In Shakespeare’s own time, the Lord of the Revels made a selection from the best productions of the year for the Christmas celebrations at court; in a modern equivalent, journalist Martin Schouten has drawn up a longlist for the Dutch-Flemish Theatre Festival to be held in Amsterdam and Ghent, from 26 August to 8 September. Among the fifteen productions on the longlist we find no fewer than three Shakespearean ones: Toneelgroep Amsterdam’s Romeo en Julia, Richard III by Zuidelijk Toneel Hollandia, and Tim van Athene by Zuidelijk Toneel Hollandia and Het Toneelhuis. Of these, only the last was included in the final selection.
On 26 May, NRC/Handelsblad reported on the RSC’s decision to end their contract with the Dutch architect Eric van Egeraat. Van Egeraat had been working on plans to rebuild the venerable Royal Shakespeare Theatre of 1932. The ambitious scheme of former RSC artistic director Adrian Noble to demolish the old theatre and replace it by an entire theatre village had led to a wave of protests, which may have contributed to Noble’s decision to leave the company. Under his successor, Michael Boyd, it now looks increasingly likely that the building plans will be scrapped altogether.

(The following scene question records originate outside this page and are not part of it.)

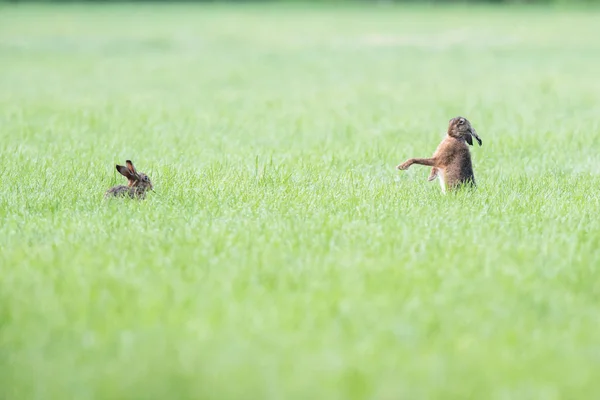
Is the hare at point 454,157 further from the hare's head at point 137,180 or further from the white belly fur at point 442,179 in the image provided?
the hare's head at point 137,180

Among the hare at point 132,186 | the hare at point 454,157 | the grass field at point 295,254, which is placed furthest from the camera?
the hare at point 454,157

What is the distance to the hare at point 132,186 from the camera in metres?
6.38

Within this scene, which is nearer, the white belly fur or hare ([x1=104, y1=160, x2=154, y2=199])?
hare ([x1=104, y1=160, x2=154, y2=199])

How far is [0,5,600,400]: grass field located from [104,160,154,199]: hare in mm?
106

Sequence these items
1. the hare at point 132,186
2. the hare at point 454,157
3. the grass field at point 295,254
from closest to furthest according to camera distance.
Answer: the grass field at point 295,254 → the hare at point 132,186 → the hare at point 454,157

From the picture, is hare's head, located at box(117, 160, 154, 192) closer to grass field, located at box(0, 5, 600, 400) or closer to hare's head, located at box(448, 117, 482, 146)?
grass field, located at box(0, 5, 600, 400)

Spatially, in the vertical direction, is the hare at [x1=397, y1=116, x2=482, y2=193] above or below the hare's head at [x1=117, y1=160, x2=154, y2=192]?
above

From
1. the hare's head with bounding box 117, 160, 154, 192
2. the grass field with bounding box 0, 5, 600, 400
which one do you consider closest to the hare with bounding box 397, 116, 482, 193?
the grass field with bounding box 0, 5, 600, 400

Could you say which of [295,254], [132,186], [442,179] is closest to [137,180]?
[132,186]

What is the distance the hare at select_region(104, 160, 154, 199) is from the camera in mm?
6383

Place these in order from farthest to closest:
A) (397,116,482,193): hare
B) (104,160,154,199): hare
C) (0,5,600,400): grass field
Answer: (397,116,482,193): hare, (104,160,154,199): hare, (0,5,600,400): grass field

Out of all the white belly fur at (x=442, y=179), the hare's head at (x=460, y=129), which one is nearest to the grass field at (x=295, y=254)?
the white belly fur at (x=442, y=179)

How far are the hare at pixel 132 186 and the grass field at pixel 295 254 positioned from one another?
0.35 feet

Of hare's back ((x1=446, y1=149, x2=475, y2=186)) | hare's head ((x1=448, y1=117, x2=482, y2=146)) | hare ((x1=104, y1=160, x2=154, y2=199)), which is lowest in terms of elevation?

But let us end on an optimistic note. It was certainly good to learn that on 8 June, the Dutch Shakespearean actor Gijs Scholten van Aschat received the Albert van Dalsum Ring for his acting achievement. As Wilfred Takken put it in NRC/Handelsblad of 11 June 2004, “Of the classics, Shakespeare has always been his great, eternal love. In 1984, he already played the lead in Romeo and Juliet. Later he was to appear in Othello, A Midsummer Night’s Dream, Richard II, The Merchant of Venice, Macbeth, and Timon of Athens. And in 1999 he played Hamlet, directed by Johan Doesburg, perhaps the most beautiful part he ever played. His was not a young Hamlet; Scholten van Aschat was 39 at the time. It prefigured an idea which he is still thinking of staging some day: Hamlet as Prince Charles, the eternal crown prince who will never be king.”
Wilfred Takken also quotes the actor on Hamlet.

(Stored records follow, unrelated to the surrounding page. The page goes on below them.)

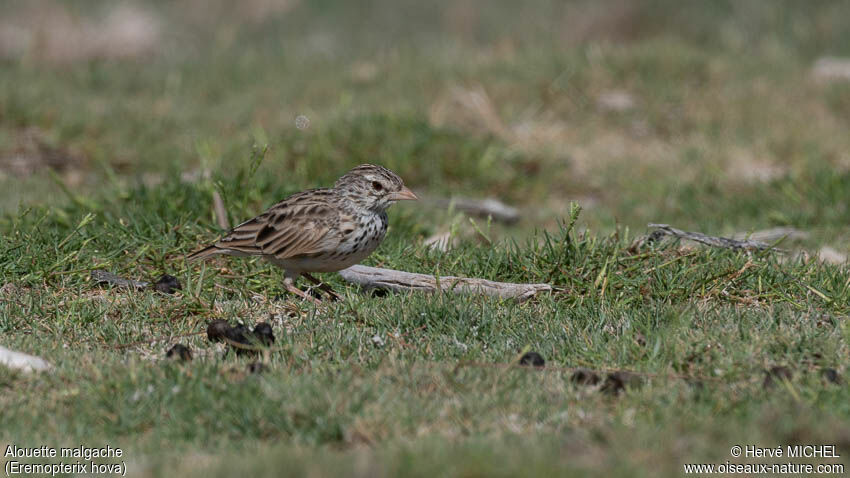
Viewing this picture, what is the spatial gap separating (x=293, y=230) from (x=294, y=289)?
15.8 inches

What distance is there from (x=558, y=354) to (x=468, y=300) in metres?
0.81

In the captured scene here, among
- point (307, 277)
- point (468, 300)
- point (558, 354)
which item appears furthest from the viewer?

Hamlet is certainly a milestone, and the leading role was an exceptional challenge for me. Moreover, you keep going over the text because it contains profound reflection in abundance. To play Shakespeare is to enhance your life. Many of Shakespeare’s lines I remember, and they often serve me as a guide. Richard the Second, for example, says: “But whate’er I be, / Nor I, nor any man that but man is, / With nothing shall be pleas’d, till he be eas’d / With being nothing” (5.5.38-41). It is a difficult sentence that seems to contain a surprisingly modern, almost Buddhist truth: you will never be satisfied unless you accept you are nothing. If you wish to become anything at all, you must first have the courage to be nothing.
A worthy statement, surely, to come from a newly invested laureate.